A further boundary crossing is made by Shepheard with her inclusion of assemblage pieces that frame the central collograph. Under glass domes she has installed painted sculptural forms that contribute to the thematic concerns addressed by the text of her central print. Thus innovation is a factor in demonstrating the on-going versatility of the medium. Shepheard is particularly at pains to advocate for the enhancement of printmaking’s standing in the pecking order, wanting to raise the ranking not only by showing that it can do “what no other medium can do”, but also that it can equal other mediums in novelty and pizzazz, so that it can rightfully “claim its place within mainstream contemporary art.” Emmerson in his I Must Confess even shows how print can take on the big subjects of political concerns.

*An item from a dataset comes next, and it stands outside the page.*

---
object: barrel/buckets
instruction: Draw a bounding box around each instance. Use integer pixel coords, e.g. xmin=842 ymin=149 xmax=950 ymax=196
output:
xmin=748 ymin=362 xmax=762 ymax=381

Value is invented in many differing ways and the market, for one, nominates number as one of its measures; the supply and demand model - more of the stuff equals less value. Print has perhaps suffered because of this construction but Sanders-O’Shea confronts this conundrum by creating ‘one-offs’ in her work. The perceived fragility of paper is perhaps another element in the equation that counts against print. However Philip Carbon has used inked up sheets of scrap metal which produces a metallic corrosive finish that lends the work a tough, sturdy and robust look. The brass plate of the printing process included in the work of Olav Nielsen, (The Magpies Said) attempts to achieve the same effect.

In the end it may be that print has been relegated because it doesn’t have the cachet of being connected to an art movement as such. However the fact that in the recent National Contemporary Art Award at the Waikato Museum there were included five works that had print medium involved in their creation is an encouraging sign of a shift in the politics of art in this country.